DOCUMENT EXCERPT

════════════════

Hi, sorry a bit unsure how to title this as I am a novice with regards to certificates and so it's not clear where the process is breaking. I'm sure it's something simple I haven't comprehended so I hope you don't mind me posting.

I have followed the "Getting Started" documentation, currently unable to generate a certificate.

Here is how my configuration appears:
Provider
ACME Server
ACME Account
Certificate

If I try to place a new order for this certificate, I get the following in the log:
4/16/2025, 9:28:59 AM, error, challenges/solver.go:101, challenges: deprovision failed (porkbun: unknown record ID for '_acme-challenge.pi*****.home.mydomain.net.' '***************************************8Qz4')

════════════════

SOURCE MATERIAL
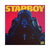 Copertina di Starboy l'album di The Weeknd, cantante canadese
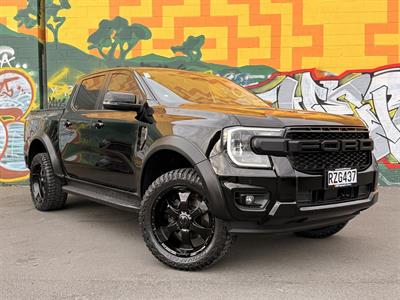2022 Ford Ranger - Image Coming Soon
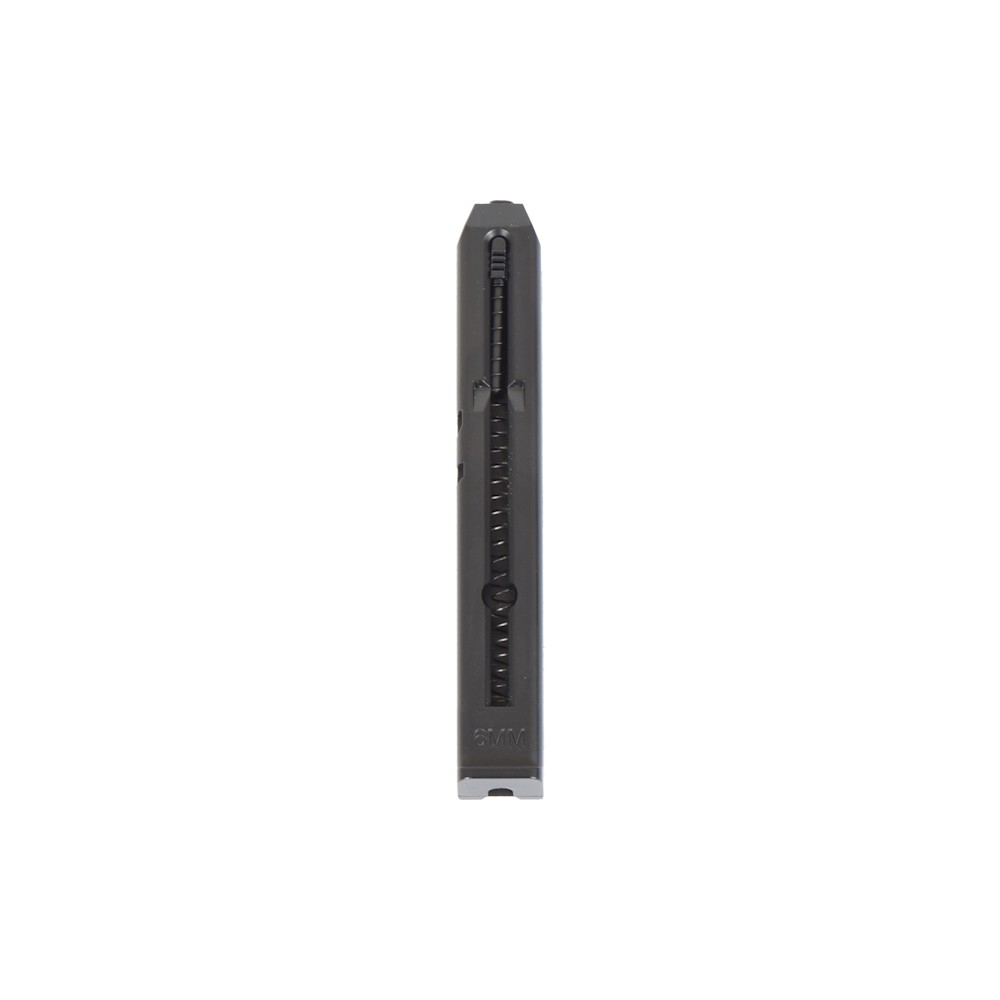 WIN GUN CO2 PISTOL THIN MAGAZINE FOR C 300 SERIES BLACK (CAR301)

════════════════

According to the certificate troubleshooting post, why is the writer unsure how to title it? Answer in one to three sentences.

EXERCISE ANSWER
The writer is a novice with certificates. That makes it unclear where the process is breaking, so the writer can't tell what to call the problem.